Le fui a ver varias veces. Estaba contento. No robaba pero le seguían tirando las faldas –y de qué manera- siempre me presentaba algún nuevo amor diciéndome Esta es la única mujer que me ha comprendido. Y la chica miraba embelesada a aquel seductor sináptico.

Desde hacía años ya no supe nada de él. Le imaginaba buscándose la vida con su picardía y su sonrisa. Nunca he tenido duda de que saldría adelante. Lo cierto es que Carlos había nacido en la calle, nunca había conocido a su padre y su madre tuvo que buscarse la vida como pudo para sacar al chaval adelante.

Pero el otro día me llamó Carmina, la monja amiga y me dijo que la madre de Carlos estaba muy enferma y, cuando empezaron a buscarlo, se enteraron de que Carlos había muerto hacía más de cinco años; sólo, en un banco de una calle zaragozana.

Se me heló la sangre mientras me pedían que averiguara en qué cementerio de Zaragoza estaba enterrado. Al ponerme en contacto con los curas del cementerio me dijeron que no había nada que hacer; que al pasar cinco años, si nadie reconoce el cadáver, lo tiran a una fosa común.

Mecagüen la leche, Carlos, toda la vida escapando para acabar así. Toda la vida escondiéndote y has escondido hasta tu cadáver. Qué borde es la historia para los parias y desheredados.
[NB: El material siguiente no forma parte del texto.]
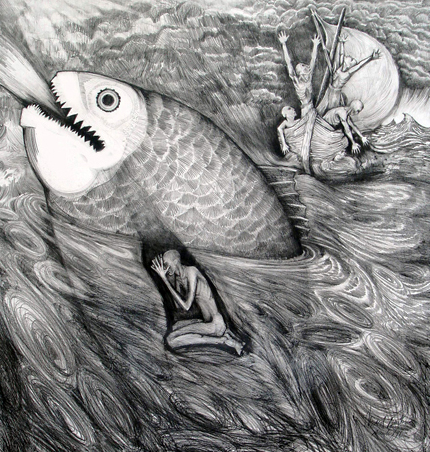 "Jonah and The Great Fish  Pencil, 30"" x 30"" Biblical Interpretations revisited, 1 of 6  2005: Princeton Theological Seminary, Princeton nJ  1999: Treasury Room, The Inter-church Center, NYC             The Gallery at Presbyterian church, Franklin Lakes, NJ"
Qué sociedad tan hipócrita es ésta, que deja que la gente pobre se muera en la calle con una soledad en la que siempre han sido condenados, mientras los ricos -que roban mucho más que un jamón y que se meten en muchas más camas ajenas- salen en la tele vendiendo sus vergüenzas y dándonos la impresión de que en esta España cañí atan los perros con longaniza.

Qué mal me has hecho sentir, Carlos, tío. Menos mal que te imagino en el cielo. Habrás entrado, como todos los pobres, por la puerta grande, con un jamón bajo el brazo y tu sonrisa seductora. No convencido de que los ángeles no tienen sexo, le habrás dejado el jamón a San Pedro y te habrás adentrado entre las nubes celestiales tocando palmas, con tu mejor estilo flamenco, buscando alguna ángela que te ponga. Y de pronto, en plena búsqueda, allí, al fondo, habrás visto el rostro de una mujer que se parece mucho a tu madre. Te habrás acercado y la mujer te habrá dicho: Dame un beso, hijo mío, se acabaron las penas. Y tú, al reconocerla, te habrás quedado boquiabierto y, emocionado y con lágrimas en los ojos al experimentar tanta ternura habrás dicho, Coño, si es Virgen del Pilar.

Descansa en paz, Carlos Páez, descansa en paz.